Выбрать главу

Анна поспешила к лестнице, ведущей наверх, но тут с грохотом распахнулась входная дверь — и в прихожую вломились полицейские. Один из них бросился к ней, поймал за руку, тут же подскочили другие полицейские и вцепились в нее, крепко держа, словно какое-то чудовище.

Они трясли ее за плечи, громко допытывались, нет ли в доме адской машины.

— Нет, — сказала она, взволнованно думая в это время о Максе. «Значит, его забрали… А у него плохо с сердцем».

Полицейские осторожно приступили к обыску. Их набилось в квартиру не меньше двадцати человек во главе с прокурором.

Высокий, тщедушный прокурор, со странно маленькой, вытянутой головой на тонкой шее, смешно подпрыгивал и тыкал своими кулаками в лицо Анны.

— Говори правду, я тебе покажу! — верещал он.

Полицейские открывали шкафы, чемоданы и вот открыли сундук, в котором была спрятана радиоаппаратура, фотоаппарат и деньги. Прокурор издал торжествующий клич и прыгнул к сундуку.

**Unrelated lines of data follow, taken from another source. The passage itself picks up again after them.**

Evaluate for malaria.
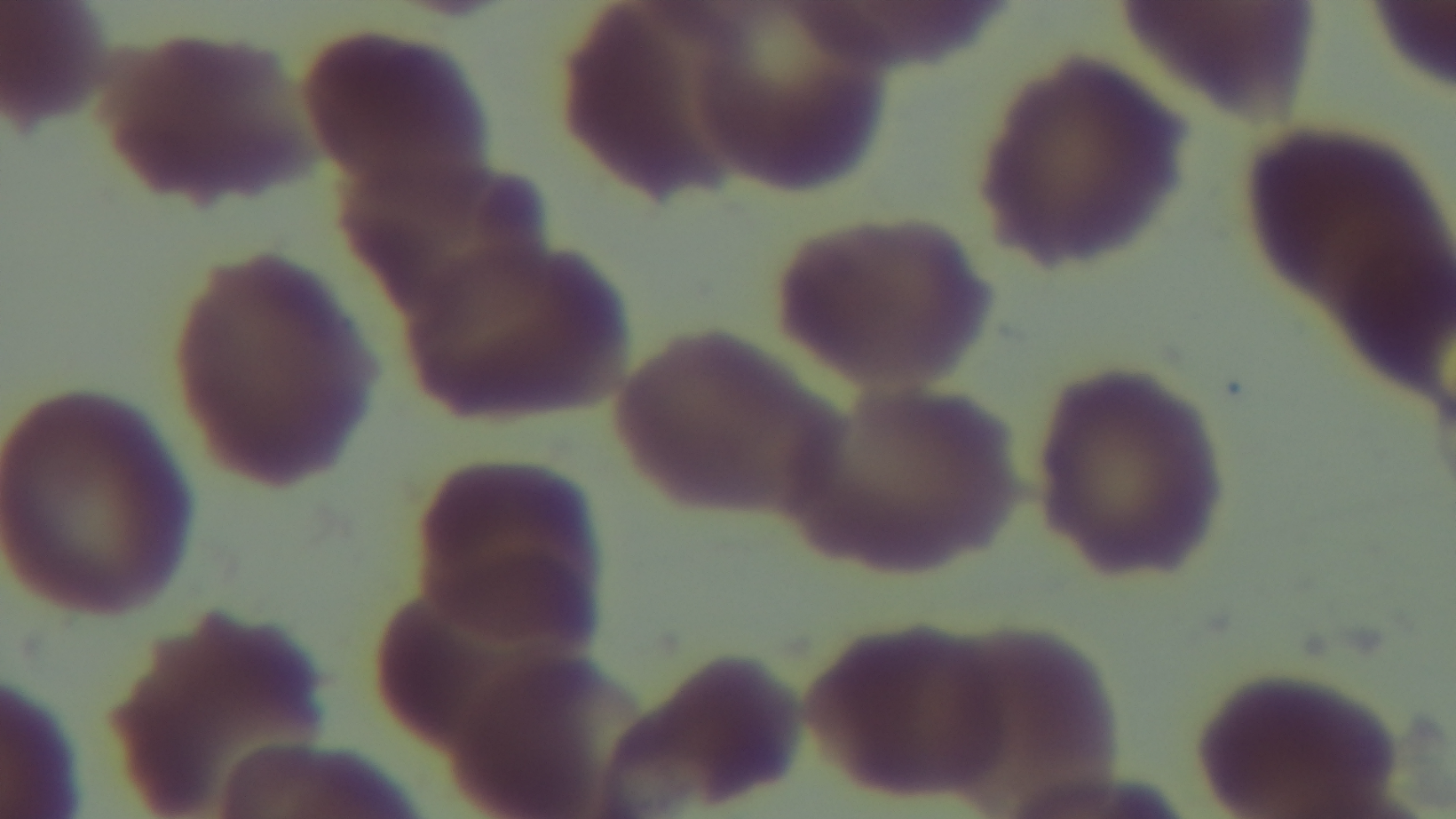
It is uninfected.

capture = mounted 4K digital camera
objective = 100x oil immersion
stain = Giemsa
modality = light microscopy
field of view = one from the slide
preparation = thinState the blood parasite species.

— Назад! — властно крикнул пожилой, коренастый сержант. — Возможно, заминировано, — объяснил он прокурору.

Все замерли на месте и словно онемели. Анна увидела, как побелели их физиономии, превратившись из желтых в зеленые. Они долго молча смотрели друг на друга, даже руки Анны отпустили. Она мигом воспользовалась их замешательством: прислонилась спиной к шкафу, загородив маленький выдвижной ящичек, где хранились катушки с фотопленками.

— Так и будем стоять? — нетерпеливо сказал прокурор сержанту.

Тот осторожно приблизился к сундуку и начал тщательно его обследовать. Пот градом катился по его лицу. Анна не без любопытства наблюдала всю эту сцену. «Шакалы трусливые», — презрительно думала она.

— Можно осматривать, — сказал наконец сержант, вытирая лицо бумажным платочком.

Все ожили, словно марионетки, которых дернули за веревочки. Прокурор первый прыгнул к сундуку.

— Те-те-те… — заверещал он, осматривая содержимое сундука. — Несите все в машину, — распорядился он и снова приступил к Анне.

— Говори, где спрятано остальное? — прокричал он громко и отрывисто.

Анна как можно спокойнее ответила:

— Больше нигде ничего нет.

— Говори! — ревел прокурор. — Дальнейшее укрывательство не поможет, мы все знаем и все равно все найдем.

Анна молча пожала плечами — ищите, мол.

Прокурор попрыгал возле нее и, ничего не добившись, отстал.

Полицейские забрали все, что нашли, и уехали, оставив в квартире засаду из четырех человек.

Было это 18 октября 1941 года — в день рождения императора Японии Хирохито, большого национального праздника.

На ночь Анне приказали оставаться в спальне и не выходить в другие комнаты. Прямо в одежде, до смерти измученная, но внутренне натянутая, как струна, свалилась на кровать. У открытой двери в кресле устроился полицейский.

«Катушки с пленками… Надо уничтожить во что бы то ни стало…» — лихорадочно думала она. Лежала тихо, не шевелясь, и сквозь опущенные ресницы зорко наблюдала за полицейским. Вскоре он начал клевать носом, испуганно вздрагивая при каждом шорохе. Наконец голова его беспомощно свесилась на грудь — он крепко спал. Внизу, вероятно, тоже спали. В доме стояла мертвая тишина. Анна тихо поднялась с кровати и, замирая от страха, стала пробираться по своей квартире, как по темному лесу, полному хитрых и хищных зверей. Через вторую дверь, которая вела в ванную и туалет, прокралась в комнату, где лежали катушки с пленками. В ящике она обнаружила какую-то бумагу, подписанную Рихардом. Забрав пленки и бумагу, быстро проскользнула в ванную. Бумагу порвала на мелкие кусочки и спустила в унитаз, а катушки с пленками запихала в газовую колонку. Зажечь не успела, наверное, шум воды в туалете разбудил полицейского. Он быстро вскочил с кресла и резко распахнул дверь ванной комнаты. Увидя Анну, шарахнулся обратно и снова уселся в кресло.

Ночь длилась невероятно долго. По полу медленно крался лунный свет. Было жутко и ужасно тоскливо. Анна думала о Максе. Где он теперь? Куда его увели? В какую бросили тюрьму… Она была наслышана об ужасах японских тюрем, о жестоких пытках, которые там применяли. При мысли, что Макса подвергают пыткам, ей делалось дурно.